[Data listing]
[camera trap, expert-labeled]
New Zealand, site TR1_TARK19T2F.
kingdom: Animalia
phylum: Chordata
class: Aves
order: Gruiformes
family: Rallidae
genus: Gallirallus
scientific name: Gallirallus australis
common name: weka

--

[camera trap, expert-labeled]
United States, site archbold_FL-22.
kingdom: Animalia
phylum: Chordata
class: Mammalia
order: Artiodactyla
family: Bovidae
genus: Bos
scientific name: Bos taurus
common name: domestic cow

--

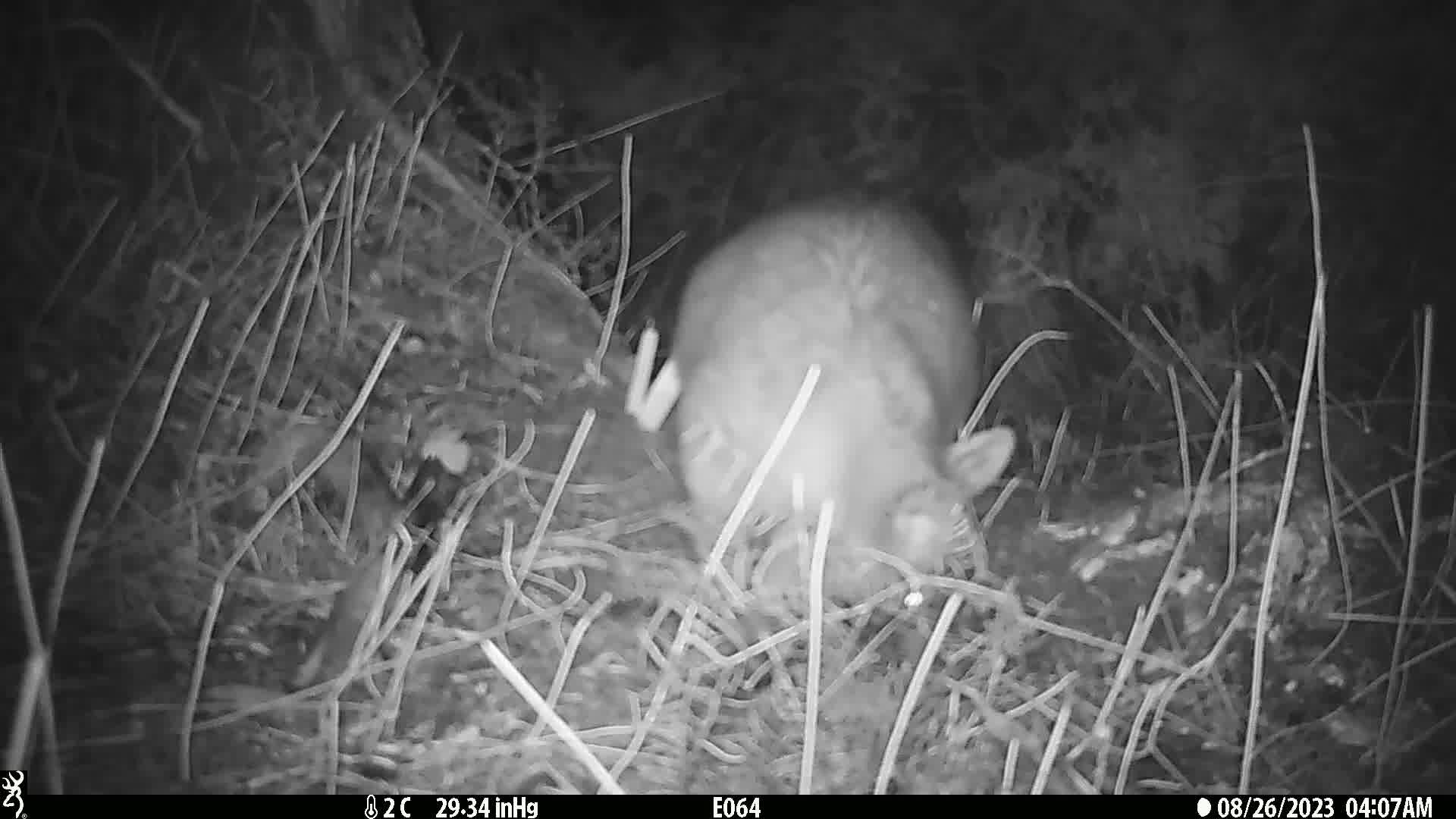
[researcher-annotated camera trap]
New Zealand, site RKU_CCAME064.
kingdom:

[Try it] Using the records above, set down exactly the lines from the one with "class: Aves" through the one with "common name: weka", inclusive, and nothing more.

[Answer to this exercise]
class: Aves
order: Gruiformes
family: Rallidae
genus: Gallirallus
scientific name: Gallirallus australis
common name: weka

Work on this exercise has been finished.